- Theatrical film poster
- Directed by: William G. Stewart
- Written by: Brian Cooke Johnnie Mortimer
- Produced by: Peter J. Thompson
- Starring: Patrick Cargill Natasha Pyne Ann Holloway Noel Dyson Joyce Carey Richard O'Sullivan
- Cinematography: Alan Hume
- Edited by: Timothy Gee
- Music by: Nachum Heiman
- Production companies: Sedgemoor Film Productions M.M. Film Productions
- Distributed by: J. Arthur Rank Film Distributors
- Release date: May 1973 (UK);
- Running time: 99 minutes
- Country: United Kingdom
- Language: English

= Father, Dear Father (film) =

1973 British comedy by William G. Stewart

Father, Dear Father is a 1973 British comedy film directed by William G. Stewart and starring Patrick Cargill. It was based on the Thames Television sitcom of the same title. The story is based on episodes from series 1 and 2.

==Plot==
Patrick feels his daughters need a mother so he decides to marry his agent Georgie, only then mistakenly to propose to the cleaning lady.

==Cast==
Some of the cast is different from the television series:
- Patrick Cargill as Patrick Glover
- Noel Dyson as Nanny
- Natasha Pyne as Anna
- Ann Holloway as Karen
- Ursula Howells as Barbara (Patrick's Ex Wife)
- Jack Watling as Bill (her husband)
- Donald Sinden as Phillip (Patrick's brother)
- Jill Melford as Georgie Thompson (his agent)
- Beryl Reid as Mrs Stoppard (Georgie's cleaning woman)
- Joseph O'Conor as vicar
- Richard O'Sullivan as Richard (Anna's boyfriend)
- Joyce Carey as Patrick's mother
- Elizabeth Adare as Maggie
- Clifton Jones as Larry (her husband)
- Jo-Jo the dog as H.G.Wells

==Critical reception==
The Monthly Film Bulletin wrote: "'With its scatterbrained but essentially "nice" bourgeois family who appear to encounter the working classes only in the shape of comic chars and milkmen, Father Dear Father runs along grooves largely abandoned by the cinema by the end of the Fifties but still travelled by many a television series.
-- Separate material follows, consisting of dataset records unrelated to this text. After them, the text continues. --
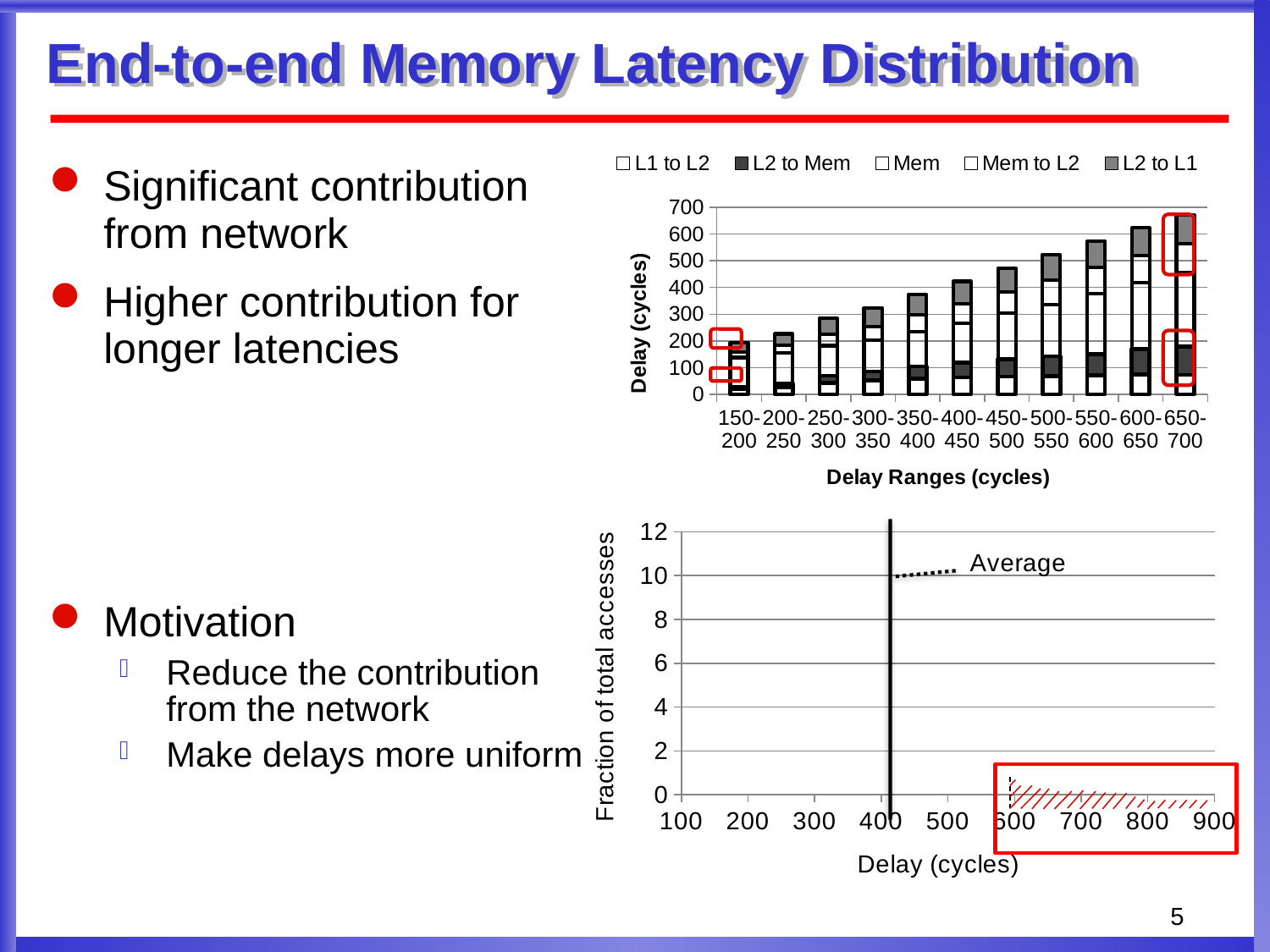
In the top chart, is the total for the 650-700 delay range greater or less than 600? greater What is the y-axis label of the bottom chart? Fraction of total accesses In the top chart, do the total bar heights rise or fall as you move from left to right along the x axis? rise How many series does the legend of the top chart list? 5 In the top chart, which delay range has the lowest total stacked bar? 150-200 What is the first entry in the legend of the top chart? L1 to L2 In the top chart, is the total for the 200-250 delay range greater or less than 300? less How many delay-range categories are shown on the x axis of the top chart? 11 What kind of chart is the top chart on the slide? stacked bar chart In the top chart, is the total for the 550-600 delay range greater or less than 500? greater In the top chart, which has the larger total bar: the 600-650 range or the 300-350 range? 600-650 In the top chart, which delay range has the highest total stacked bar? 650-700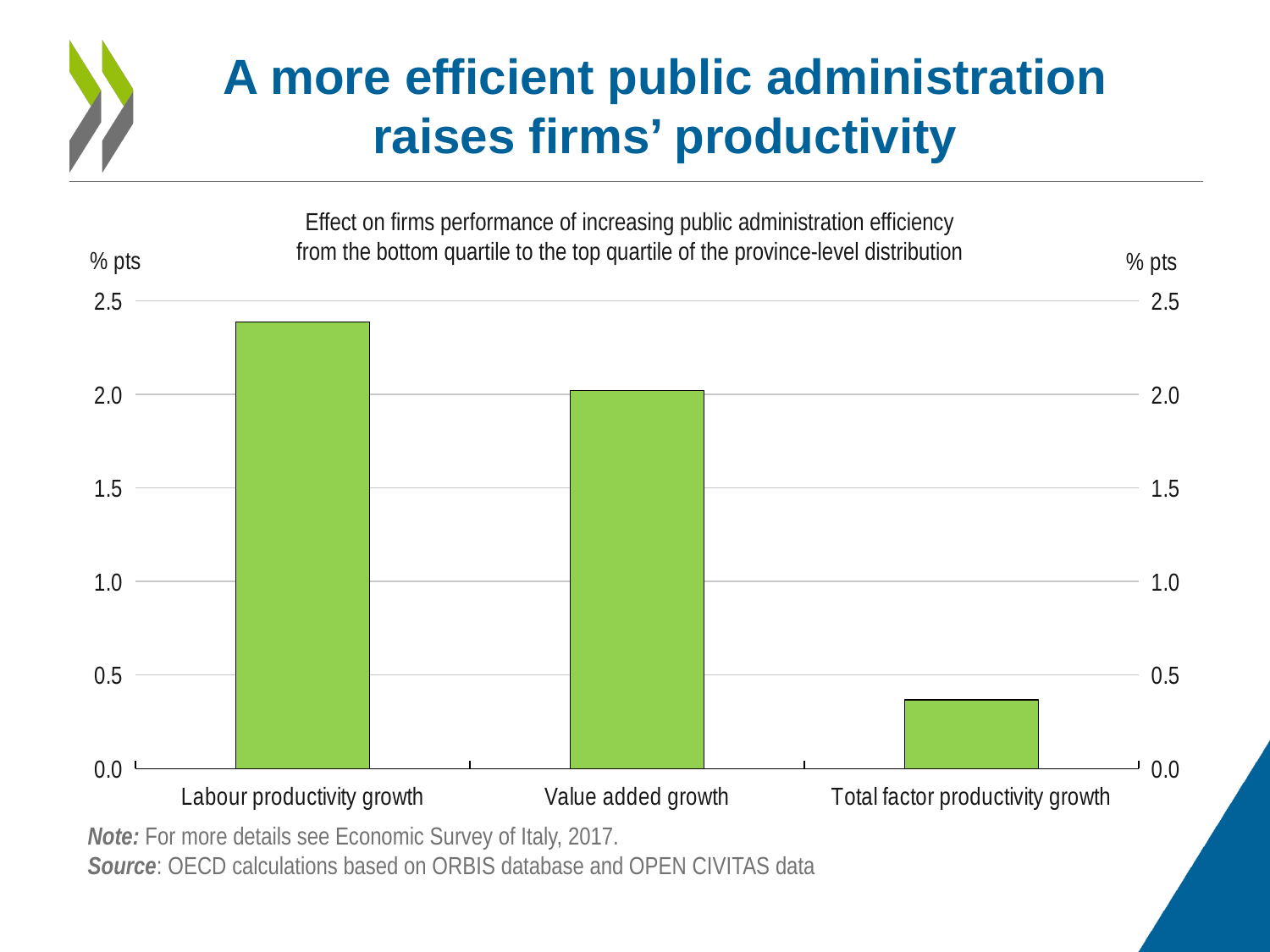
Is the value for Total factor productivity growth greater or less than 0.5? less How many categories are plotted in the chart? 3 What unit is shown on the vertical axis of the chart? % pts Is the value for Value added growth greater or less than 1.5? greater Which category has the lowest value in the chart? Total factor productivity growth Is the value for Labour productivity growth greater or less than 2.0? greater Which category has the highest value in the chart? Labour productivity growth Which is larger, the value for Value added growth or the value for Total factor productivity growth? Value added growth Which is larger, the value for Labour productivity growth or the value for Value added growth? Labour productivity growth What colour are the bars in the chart? Green Do the values rise or fall moving from left to right across the categories? Fall What kind of chart is shown on the slide? Bar chart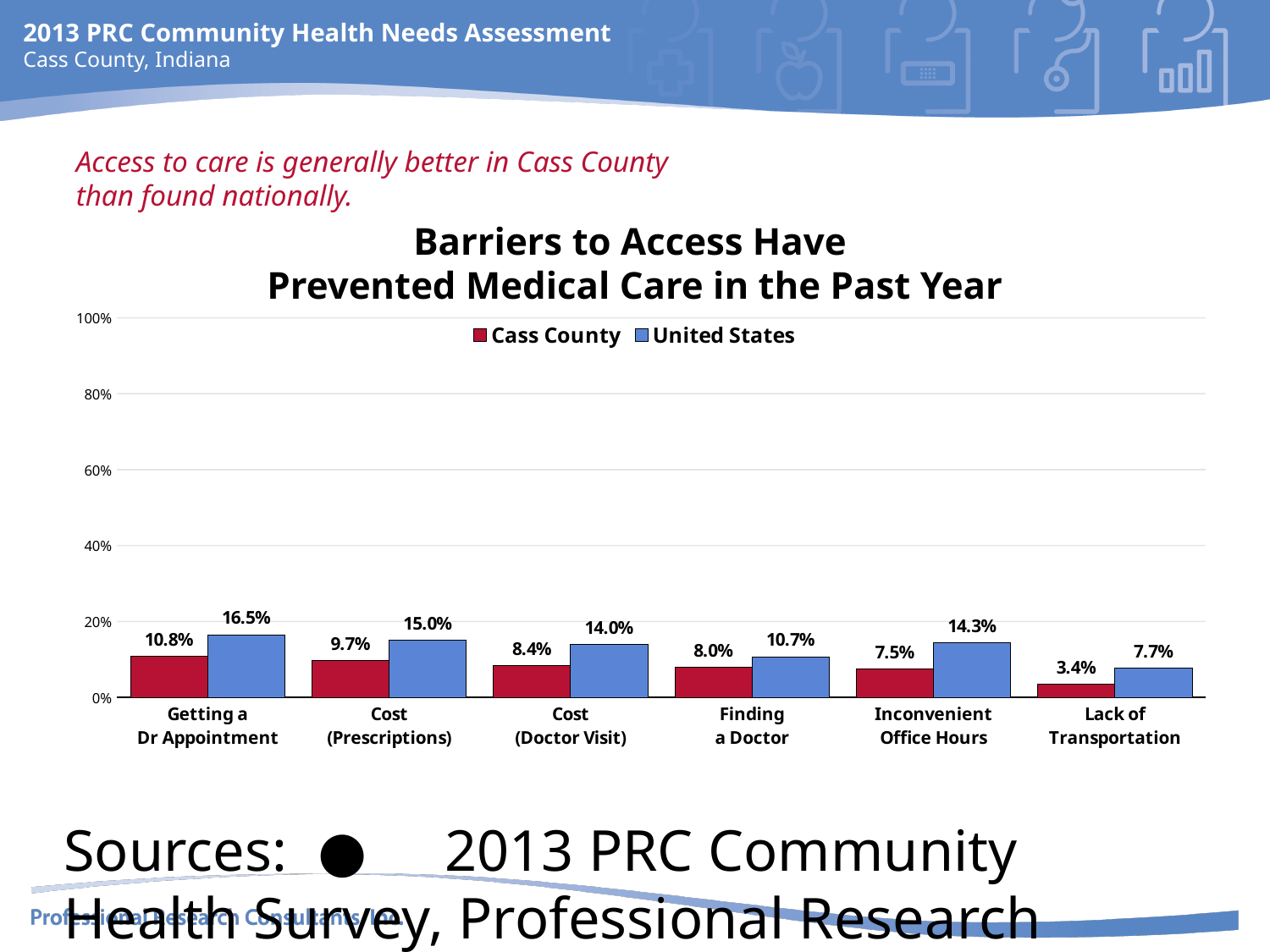
What is the title of the chart? Barriers to Access Have Prevented Medical Care in the Past Year What is the United States value for Cost (Prescriptions)? 15.0% Which category has the highest United States value? Getting a Dr Appointment How many series does the legend list? 2 What is the difference between the United States and Cass County values for Inconvenient Office Hours? 6.8% What kind of chart is shown? bar chart Which category has the lowest Cass County value? Lack of Transportation How many barrier categories are shown on the x axis? 6 Which is larger for Cost (Doctor Visit): the Cass County value or the United States value? United States What is the Cass County value for Lack of Transportation? 3.4% What is the Cass County value for Getting a Dr Appointment? 10.8% Is the United States value for Finding a Doctor greater or less than 20%? less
Structurally, too, the film betrays its origins, in that after a good deal of confusion, the ending brings all the characters safely back to the point at which they started. The plot limps from one cliché to another via the familiar devices of crossed purposes and mistaken identity, while the doggedly trivial banter of the dialogue becomes increasingly wearing as the film progresses."

Sky Movies called it a "so-so comedy film version of the successful TV sitcom."